There are lots of ways of doing this. However, JEDI wanted to employ a
consistent, well-documented format that is easy for people to edit and
for machines to read. So, we chose to use the YAML Ain't Markup Language
(YAML) format to store the configuration data for the JEDI project.

`YAML <https://yaml.org/about.html>`_ was developed in 2001 and has been implemented for use with `several <https://yaml.org/>`_ programming languages.

Let's take a look at a YAML file for a brief overview.

.. code:: yaml

   ---
   # Comments are indicated with the '#' symbol.
    name: "Your name here" # A string
    a-boolean-value: true
    an-integer-value: 3
    pi: 3.14159
    list-of-some-jedi-components:
      - saber
      - oops
      - ioda
      - ufo
    dictionary-of-places-to-explore-in-a-staycation:
    - local-park:
      scenic: true
      features:
      - "Running trails"
      - Trees
      - "Duck pond"
    - aquarium:
      types-of-animals:
      - jellyfish
      - turtles
      - fish
      free: false
      mask: true
      # TODO: Explore this area and add more details.

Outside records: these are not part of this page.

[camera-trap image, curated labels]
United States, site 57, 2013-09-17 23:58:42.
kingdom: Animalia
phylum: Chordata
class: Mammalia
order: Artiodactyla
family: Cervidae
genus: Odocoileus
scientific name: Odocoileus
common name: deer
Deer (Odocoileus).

The file starts with three dashes. These dashes indicate the start of a
new YAML document. YAML supports multiple documents, and compliant
parsers will recognize each set of dashes as the beginning of a new one.

Comments are started with a space and a hashtag (" #") and extend to the
end of the line.

Next, we see the construct that makes up most of a typical YAML
document: a key-value pair. "name” is a key that points to a string
value: "Your name here”. YAML allows for several types of values:
strings, integers, floating-point numbers, boolean values and dates are
all acceptable.

Strings can optionally be enclosed in quotes. Quotes include both single
and double quotes.

You can also add in arrays / lists. Each element in a list is denoted by
an opening dash.

YAML elements can also be nested. This lets you emulate a group / folder
structure. Nesting is accomplished by adding levels of spaces (no tabs
allowed).

See `this link <https://docs.ansible.com/ansible/latest/reference_appendices/YAMLSyntax.html>`_ for more examples.


Step 5: Change the Configuration
--------------------------------

Now, if you have time, armed with your new understanding of yaml files, try editing the configuration files in the ``config`` directory and see how that effects the resulting increments.

The JupyterLab interface comes with a built-in ``yaml`` editor so you can just click on the file to edit it.

If you make a change and want to verify that the yaml syntax is correct, then you can copy and paste your text into one of many online `yaml validators <https://codebeautify.org/yaml-validator>`_ to check (google ``yaml validator`` for more).

Just because the syntax is correct, that of course does not mean that the experiment is well defined.  Here are a few possible things you can try:

- change the variable list in one or more of the observations that are assimilated.   For example, you can remove ``eastward_wind`` and ``northward_wind`` from the aircraft observations, leaving only temperature (be sure to either include both wind components or not; JEDI-FV3 is currently not configured to handle only one of these wind components).
- remove one of the observation types entirely, such as aircraft or GNSSRO refractivity measurements.
- change the localization length scales for bump (*hint:* ``rh`` *and* ``rv`` *correspond to horizonal and vertical length scales respectively*).

After each change remember to run the ``run.bash`` script again to generate new output.